En su encíclica sobre el amor cristiano recuerda Benedicto XVI a los primeros seguidores de Jesús que, teniendo un solo corazón y una sola alma, repartían entre todos lo que cada uno poseía. Comenta inmediatamente que la extensión de la Iglesia hizo imposible vivir a la letra aquel género de desprendimiento. Sin embargo, añade: «Pero el núcleo central ha permanecido: en la comunidad de los creyentes no debe haber una forma de pobreza en la que se niegue a alguien los bienes necesarios para una vida decorosa». En una homilía de 1967 el fundador del Opus Dei prorrumpía en un lamento y proponía una solución: «Los bienes de la Tierra, repartidos entre unos pocos; los bienes de la cultura, encerrados en cenáculos. Y, fuera, hambre de pan y de sabiduría, vidas humanas que son santas, porque vienen de Dios, tratadas como simples cosas, como números de una estadística. Comprendo y comparto esa impaciencia (la de los que viven el problema con angustia), que me impulsa a mirar a Cristo, que continúa invitándonos a que pongamos en práctica ese mandamiento nuevo del amor».
Cierto que existen muchas iniciativas de mujeres y hombres buenos que, desde organizaciones de tipos diversos, queman sus vidas por vivir ese mandato, pero es obvio que no es suficiente. Es preciso trabajar más, dar más en tiempo y en dinero. Para que no mueran más niños por desnutrición, para que se curen allí enfermedades que aquí no existen o carecen de importancia, para que el norte opulento cure su dolencia de consumismo e insensibilidad, para que los estados del bienestar piensen mucho más en aquellos cuya condición de vida es el malestar, para que toda mujer y todo hombre que viene a este mundo tenga una existencia mínimamente digna. Aquí es grande el papel de la Iglesia con sus variadas instituciones, porque, como ha recordado el Papa, ningún orden estatal, por justo que sea, hace superfluo el servicio del amor; quien se desentiende del amor se desentiende del hombre mismo, que no ha nacido para una justicia seca de cariño. Y esto sirve para África, para nuestros inmigrantes y para tantas zonas marginadas de los países ricos. En realidad, aunque en maneras distintas, lo necesitamos todos.

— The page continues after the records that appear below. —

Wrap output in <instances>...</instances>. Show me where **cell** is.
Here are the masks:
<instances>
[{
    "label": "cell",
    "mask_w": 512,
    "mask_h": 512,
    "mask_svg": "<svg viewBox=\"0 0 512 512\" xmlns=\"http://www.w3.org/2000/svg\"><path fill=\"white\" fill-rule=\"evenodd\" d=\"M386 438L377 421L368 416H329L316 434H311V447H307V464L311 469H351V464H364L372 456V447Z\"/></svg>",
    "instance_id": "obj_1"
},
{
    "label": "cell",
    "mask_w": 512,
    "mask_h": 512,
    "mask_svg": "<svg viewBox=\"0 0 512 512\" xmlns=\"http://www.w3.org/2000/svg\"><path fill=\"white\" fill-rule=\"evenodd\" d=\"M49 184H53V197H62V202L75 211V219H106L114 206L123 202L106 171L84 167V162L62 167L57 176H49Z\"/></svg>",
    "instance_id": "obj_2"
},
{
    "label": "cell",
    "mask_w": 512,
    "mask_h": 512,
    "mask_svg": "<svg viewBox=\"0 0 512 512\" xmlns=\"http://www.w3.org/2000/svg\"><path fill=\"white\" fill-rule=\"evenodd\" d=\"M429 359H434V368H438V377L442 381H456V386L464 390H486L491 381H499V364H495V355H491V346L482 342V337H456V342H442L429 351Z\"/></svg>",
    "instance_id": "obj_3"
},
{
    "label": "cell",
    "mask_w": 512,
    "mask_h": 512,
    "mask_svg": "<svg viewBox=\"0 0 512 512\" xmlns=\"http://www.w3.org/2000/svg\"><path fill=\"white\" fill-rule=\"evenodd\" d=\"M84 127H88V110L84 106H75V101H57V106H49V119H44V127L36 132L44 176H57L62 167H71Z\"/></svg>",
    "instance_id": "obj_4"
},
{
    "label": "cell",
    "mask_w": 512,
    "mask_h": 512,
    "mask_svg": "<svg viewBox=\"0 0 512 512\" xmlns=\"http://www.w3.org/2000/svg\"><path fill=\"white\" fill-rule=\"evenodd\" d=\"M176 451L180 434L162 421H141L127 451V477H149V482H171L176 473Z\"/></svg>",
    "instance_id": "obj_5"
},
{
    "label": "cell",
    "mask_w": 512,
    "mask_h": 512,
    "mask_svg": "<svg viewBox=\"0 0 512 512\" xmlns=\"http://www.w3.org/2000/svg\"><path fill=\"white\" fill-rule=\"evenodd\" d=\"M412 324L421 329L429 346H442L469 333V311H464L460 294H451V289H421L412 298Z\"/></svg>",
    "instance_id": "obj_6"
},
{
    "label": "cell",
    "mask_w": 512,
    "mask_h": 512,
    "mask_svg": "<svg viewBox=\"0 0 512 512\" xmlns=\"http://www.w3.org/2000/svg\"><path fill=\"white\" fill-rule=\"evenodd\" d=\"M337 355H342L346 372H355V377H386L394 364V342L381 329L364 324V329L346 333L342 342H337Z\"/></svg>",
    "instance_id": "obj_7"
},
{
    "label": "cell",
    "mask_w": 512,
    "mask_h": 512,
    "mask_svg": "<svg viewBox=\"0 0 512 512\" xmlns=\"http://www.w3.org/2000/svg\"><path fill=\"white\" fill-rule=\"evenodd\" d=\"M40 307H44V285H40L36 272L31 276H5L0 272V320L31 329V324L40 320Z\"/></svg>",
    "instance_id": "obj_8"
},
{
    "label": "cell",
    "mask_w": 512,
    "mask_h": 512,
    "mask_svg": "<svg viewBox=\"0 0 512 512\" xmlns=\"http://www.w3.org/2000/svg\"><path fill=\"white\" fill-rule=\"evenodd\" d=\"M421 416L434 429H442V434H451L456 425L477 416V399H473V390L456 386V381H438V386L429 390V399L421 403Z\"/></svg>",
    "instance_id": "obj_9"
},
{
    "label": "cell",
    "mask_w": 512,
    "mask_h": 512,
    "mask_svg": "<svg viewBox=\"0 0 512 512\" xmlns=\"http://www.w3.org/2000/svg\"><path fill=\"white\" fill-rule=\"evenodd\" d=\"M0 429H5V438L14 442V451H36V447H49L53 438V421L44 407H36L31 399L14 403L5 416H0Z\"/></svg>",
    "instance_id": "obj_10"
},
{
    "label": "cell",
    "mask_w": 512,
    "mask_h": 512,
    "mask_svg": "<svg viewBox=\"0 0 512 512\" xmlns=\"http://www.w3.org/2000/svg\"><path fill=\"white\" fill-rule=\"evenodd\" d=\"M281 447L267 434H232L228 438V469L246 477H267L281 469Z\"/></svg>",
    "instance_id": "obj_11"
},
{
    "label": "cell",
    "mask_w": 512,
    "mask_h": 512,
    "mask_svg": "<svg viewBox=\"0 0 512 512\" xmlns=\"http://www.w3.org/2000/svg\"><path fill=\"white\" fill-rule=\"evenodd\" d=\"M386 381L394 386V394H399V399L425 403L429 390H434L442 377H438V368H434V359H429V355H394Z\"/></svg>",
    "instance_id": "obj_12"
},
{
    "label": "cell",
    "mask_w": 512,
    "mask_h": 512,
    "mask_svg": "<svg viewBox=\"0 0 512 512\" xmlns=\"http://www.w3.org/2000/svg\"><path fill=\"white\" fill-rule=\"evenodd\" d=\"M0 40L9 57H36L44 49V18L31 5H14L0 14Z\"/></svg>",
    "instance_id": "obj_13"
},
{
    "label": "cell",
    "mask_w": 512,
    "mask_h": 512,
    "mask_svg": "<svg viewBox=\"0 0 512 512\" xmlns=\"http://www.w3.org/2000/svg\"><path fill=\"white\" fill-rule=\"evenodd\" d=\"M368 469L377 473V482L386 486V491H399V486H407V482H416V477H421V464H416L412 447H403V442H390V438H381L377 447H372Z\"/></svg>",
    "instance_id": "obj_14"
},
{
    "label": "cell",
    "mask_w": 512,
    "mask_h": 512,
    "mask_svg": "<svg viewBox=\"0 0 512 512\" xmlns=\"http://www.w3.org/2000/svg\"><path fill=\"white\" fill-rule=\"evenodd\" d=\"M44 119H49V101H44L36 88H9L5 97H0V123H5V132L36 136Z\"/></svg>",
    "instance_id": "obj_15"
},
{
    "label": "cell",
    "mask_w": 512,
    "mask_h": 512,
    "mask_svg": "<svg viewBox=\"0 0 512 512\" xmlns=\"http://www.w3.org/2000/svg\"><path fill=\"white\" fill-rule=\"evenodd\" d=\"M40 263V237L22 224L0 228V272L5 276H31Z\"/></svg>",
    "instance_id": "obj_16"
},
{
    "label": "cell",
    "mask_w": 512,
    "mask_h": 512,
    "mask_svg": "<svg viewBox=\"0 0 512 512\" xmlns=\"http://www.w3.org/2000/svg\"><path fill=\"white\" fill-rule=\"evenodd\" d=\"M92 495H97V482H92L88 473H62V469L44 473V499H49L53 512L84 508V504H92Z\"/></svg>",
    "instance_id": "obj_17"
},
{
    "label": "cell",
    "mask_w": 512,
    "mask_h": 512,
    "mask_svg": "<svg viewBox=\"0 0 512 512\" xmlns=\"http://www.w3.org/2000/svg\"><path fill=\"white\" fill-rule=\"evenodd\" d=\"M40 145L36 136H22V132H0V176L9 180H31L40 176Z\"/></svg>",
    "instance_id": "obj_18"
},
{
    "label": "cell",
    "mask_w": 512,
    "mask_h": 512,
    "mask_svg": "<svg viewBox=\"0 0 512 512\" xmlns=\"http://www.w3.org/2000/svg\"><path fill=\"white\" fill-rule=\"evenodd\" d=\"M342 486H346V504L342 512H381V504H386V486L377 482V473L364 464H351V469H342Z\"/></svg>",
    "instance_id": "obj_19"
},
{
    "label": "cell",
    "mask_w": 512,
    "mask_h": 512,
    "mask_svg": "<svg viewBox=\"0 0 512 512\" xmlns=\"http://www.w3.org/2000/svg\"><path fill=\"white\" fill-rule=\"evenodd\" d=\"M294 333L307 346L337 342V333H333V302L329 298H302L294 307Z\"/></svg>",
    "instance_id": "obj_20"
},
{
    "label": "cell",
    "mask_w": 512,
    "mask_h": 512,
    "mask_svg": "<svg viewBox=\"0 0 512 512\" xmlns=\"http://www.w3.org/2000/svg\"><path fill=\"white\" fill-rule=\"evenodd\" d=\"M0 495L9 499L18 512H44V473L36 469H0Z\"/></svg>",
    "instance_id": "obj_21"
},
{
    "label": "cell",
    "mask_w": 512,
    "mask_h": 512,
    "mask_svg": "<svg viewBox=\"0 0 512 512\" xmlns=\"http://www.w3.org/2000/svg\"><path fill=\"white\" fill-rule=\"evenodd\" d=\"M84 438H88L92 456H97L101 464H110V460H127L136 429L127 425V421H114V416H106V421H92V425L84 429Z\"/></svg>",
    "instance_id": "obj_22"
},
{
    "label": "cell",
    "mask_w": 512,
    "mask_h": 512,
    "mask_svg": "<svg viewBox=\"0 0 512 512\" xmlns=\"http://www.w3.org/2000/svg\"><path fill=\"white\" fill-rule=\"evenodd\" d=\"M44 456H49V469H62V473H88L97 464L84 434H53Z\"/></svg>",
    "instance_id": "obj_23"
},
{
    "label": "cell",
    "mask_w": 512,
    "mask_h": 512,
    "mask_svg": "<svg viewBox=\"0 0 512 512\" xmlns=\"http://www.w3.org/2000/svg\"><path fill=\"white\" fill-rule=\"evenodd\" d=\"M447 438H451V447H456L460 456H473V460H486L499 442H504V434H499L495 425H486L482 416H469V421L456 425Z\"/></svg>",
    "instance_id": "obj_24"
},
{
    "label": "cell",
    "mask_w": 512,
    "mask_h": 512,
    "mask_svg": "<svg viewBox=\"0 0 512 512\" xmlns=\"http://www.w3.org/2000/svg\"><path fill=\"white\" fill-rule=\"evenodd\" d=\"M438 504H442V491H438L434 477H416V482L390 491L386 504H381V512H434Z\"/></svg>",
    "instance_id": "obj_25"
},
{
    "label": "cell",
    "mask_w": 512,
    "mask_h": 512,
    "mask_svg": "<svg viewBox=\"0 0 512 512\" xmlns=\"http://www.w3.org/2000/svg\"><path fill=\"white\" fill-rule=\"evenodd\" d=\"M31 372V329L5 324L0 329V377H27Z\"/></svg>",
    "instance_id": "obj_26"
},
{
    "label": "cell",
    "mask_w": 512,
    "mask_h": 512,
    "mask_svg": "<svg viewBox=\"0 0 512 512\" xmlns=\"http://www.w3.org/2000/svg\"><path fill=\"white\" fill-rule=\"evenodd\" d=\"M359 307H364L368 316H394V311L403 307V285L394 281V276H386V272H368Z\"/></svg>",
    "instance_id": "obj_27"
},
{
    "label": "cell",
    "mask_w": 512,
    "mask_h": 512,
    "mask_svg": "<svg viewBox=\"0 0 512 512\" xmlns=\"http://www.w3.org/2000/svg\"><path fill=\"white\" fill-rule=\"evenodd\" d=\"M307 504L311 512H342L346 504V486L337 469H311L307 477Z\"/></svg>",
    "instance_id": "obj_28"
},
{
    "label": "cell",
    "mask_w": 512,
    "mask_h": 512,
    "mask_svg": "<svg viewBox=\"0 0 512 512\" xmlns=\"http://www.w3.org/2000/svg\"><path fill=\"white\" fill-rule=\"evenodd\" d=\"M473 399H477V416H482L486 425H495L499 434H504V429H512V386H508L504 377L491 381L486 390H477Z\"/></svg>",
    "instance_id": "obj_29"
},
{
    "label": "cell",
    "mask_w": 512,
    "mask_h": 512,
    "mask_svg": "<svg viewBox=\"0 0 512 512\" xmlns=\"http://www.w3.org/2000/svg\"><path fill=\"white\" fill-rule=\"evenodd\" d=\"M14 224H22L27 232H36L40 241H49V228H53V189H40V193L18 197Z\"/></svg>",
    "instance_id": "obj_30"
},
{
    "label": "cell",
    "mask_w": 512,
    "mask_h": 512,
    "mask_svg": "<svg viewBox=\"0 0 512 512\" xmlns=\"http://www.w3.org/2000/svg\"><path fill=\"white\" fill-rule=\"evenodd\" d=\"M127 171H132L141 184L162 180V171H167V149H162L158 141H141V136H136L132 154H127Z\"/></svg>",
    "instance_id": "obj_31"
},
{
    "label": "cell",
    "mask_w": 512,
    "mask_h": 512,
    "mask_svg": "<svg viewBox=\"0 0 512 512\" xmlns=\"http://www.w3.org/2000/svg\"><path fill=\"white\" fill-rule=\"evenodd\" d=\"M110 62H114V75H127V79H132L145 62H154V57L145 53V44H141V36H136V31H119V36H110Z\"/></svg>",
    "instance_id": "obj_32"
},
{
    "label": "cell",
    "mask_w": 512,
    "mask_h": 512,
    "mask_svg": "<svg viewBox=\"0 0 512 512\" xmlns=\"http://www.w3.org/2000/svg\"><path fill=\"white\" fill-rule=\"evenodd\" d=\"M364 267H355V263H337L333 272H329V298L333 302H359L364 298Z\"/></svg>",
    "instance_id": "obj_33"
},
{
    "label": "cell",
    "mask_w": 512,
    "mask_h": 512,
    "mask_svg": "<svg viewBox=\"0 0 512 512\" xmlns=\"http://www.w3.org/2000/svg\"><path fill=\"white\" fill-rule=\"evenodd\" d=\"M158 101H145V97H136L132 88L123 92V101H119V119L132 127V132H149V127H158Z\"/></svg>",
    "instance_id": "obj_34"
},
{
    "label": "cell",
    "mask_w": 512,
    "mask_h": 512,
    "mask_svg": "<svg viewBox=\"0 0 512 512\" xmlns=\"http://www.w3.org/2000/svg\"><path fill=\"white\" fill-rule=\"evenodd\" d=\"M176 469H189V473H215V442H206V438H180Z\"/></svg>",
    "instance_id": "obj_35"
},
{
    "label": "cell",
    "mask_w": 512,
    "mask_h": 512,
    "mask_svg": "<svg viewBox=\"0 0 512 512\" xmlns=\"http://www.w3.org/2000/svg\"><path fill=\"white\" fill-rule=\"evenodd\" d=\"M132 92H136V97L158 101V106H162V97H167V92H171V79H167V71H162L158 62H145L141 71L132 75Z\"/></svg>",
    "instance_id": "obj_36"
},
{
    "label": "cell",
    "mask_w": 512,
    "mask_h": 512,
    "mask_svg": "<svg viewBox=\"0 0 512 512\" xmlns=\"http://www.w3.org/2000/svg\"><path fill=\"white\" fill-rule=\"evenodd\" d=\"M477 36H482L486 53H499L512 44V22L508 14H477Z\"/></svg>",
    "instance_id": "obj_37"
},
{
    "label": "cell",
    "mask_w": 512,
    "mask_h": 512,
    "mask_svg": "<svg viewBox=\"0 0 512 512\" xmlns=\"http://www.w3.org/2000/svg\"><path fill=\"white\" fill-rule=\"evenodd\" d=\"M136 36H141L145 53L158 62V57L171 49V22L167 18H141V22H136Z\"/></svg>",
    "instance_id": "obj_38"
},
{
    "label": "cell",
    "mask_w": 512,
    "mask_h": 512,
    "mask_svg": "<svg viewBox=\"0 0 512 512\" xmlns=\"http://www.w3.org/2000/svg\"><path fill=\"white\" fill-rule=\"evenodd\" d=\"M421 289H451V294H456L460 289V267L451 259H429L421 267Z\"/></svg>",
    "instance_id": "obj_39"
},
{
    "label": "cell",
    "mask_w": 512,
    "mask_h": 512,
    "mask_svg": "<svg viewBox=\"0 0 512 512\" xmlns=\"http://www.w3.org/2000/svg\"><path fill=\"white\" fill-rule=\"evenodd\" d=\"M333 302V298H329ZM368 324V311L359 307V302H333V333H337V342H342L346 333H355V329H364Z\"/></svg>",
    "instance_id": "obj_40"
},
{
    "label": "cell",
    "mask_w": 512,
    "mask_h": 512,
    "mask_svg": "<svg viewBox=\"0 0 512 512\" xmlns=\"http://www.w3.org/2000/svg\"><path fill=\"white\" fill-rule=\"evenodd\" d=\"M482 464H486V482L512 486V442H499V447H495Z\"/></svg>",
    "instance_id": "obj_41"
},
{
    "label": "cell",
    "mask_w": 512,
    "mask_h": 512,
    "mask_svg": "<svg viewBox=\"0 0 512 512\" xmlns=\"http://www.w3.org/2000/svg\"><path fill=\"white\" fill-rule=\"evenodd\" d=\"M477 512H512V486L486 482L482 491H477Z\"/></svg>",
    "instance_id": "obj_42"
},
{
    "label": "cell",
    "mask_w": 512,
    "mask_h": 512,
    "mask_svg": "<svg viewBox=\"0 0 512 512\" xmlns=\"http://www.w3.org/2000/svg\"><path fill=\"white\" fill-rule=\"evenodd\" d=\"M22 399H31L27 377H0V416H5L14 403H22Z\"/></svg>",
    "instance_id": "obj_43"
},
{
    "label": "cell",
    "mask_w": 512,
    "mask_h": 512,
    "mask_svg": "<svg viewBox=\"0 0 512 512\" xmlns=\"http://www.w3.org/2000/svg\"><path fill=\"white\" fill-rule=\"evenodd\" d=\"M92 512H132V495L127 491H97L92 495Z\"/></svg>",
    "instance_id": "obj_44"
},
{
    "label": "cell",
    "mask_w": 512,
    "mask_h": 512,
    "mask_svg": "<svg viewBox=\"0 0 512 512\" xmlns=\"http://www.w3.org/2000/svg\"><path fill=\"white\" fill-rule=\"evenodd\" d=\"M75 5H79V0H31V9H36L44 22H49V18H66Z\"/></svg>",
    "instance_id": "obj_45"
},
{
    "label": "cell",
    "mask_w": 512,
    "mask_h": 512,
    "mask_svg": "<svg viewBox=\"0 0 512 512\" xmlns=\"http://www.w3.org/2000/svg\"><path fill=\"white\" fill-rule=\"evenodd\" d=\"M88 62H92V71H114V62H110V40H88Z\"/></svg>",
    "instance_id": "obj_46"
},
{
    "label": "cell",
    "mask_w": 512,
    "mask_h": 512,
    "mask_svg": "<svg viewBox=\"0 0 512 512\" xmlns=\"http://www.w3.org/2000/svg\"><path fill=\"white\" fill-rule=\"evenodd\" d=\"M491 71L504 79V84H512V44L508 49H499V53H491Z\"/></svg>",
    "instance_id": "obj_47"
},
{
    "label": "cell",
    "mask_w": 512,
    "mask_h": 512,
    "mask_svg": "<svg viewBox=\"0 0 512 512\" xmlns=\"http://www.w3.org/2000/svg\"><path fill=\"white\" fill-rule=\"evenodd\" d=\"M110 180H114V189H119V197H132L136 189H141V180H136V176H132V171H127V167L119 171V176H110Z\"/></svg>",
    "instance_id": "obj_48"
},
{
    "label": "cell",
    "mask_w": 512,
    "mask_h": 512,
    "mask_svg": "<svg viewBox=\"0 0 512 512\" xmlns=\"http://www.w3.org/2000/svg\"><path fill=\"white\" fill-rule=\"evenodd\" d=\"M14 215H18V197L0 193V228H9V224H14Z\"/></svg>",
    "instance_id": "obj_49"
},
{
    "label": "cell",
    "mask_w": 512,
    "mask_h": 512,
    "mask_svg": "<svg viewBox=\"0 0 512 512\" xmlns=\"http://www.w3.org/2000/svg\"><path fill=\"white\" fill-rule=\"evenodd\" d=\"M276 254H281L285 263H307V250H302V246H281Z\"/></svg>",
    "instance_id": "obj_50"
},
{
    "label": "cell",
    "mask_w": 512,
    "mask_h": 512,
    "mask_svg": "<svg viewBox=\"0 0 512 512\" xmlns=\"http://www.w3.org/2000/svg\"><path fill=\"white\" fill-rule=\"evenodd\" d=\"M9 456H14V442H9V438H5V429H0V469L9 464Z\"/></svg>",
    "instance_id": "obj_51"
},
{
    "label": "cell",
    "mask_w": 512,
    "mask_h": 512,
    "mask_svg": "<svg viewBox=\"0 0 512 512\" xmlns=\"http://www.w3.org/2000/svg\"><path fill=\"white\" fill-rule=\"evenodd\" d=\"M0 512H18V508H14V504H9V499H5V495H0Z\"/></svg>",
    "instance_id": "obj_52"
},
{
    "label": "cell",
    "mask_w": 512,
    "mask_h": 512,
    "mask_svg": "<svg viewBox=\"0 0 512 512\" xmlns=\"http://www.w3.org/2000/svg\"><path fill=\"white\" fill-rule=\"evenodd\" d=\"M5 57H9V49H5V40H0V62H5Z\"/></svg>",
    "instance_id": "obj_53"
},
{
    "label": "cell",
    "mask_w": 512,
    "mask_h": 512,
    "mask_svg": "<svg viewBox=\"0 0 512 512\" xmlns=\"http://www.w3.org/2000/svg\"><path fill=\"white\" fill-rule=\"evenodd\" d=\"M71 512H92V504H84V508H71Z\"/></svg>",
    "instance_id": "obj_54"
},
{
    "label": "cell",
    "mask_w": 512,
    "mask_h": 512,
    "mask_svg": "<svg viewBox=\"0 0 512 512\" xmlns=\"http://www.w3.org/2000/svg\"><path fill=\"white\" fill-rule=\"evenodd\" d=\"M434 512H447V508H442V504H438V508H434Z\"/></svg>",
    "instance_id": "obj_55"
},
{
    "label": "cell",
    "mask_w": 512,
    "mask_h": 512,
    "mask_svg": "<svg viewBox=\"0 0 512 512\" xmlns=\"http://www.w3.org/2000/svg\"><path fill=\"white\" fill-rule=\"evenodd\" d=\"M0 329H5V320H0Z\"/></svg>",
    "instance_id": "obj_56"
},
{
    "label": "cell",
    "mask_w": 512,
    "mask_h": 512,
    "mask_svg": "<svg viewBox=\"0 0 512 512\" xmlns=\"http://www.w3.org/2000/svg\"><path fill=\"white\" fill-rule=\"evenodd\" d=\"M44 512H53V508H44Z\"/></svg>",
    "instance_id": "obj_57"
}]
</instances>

Hay una palabra en swahili que viene a significar trabajar juntos, algo así como todos a una. Esa palabra es Harmabee. Con ese nombre se inició en 2002 un movimiento a favor de África motivado por la canonización de San Josemaría. Esa realidad sigue viva y son diversas las instituciones que gestionan los fondos procedentes de todo el mundo. Hay muchas iniciativas semejantes promovidas por la Iglesia. Es preciso trabajar junto a ellos, participar en los modos que nos resulten posibles, sentir interpelada nuestra comodidad o nuestro deseo de tener, volver a los orígenes de la fe cuando «los creyentes vivían todos unidos y lo tenían todo en común; vendían sus posesiones y bienes y lo repartían entre todos, según la necesidad de cada uno», como narran los Hechos de los Apóstoles.
Me he referido antes a la necesidad de adecuarlo al tiempo presente, pero como dice Benedicto XVI «no se puede promover la humanización del mundo renunciando, por el momento, a comportarse de manera humana». Es una exigencia -también necesidad- para todos, pero particularmente para los cristianos, que han de vivir el servicio de la Caridad porque lo necesitan, como necesitan también la administración de los Sacramentos y el anuncio de la Palabra (cfr. Deus Caritas est, n. 22).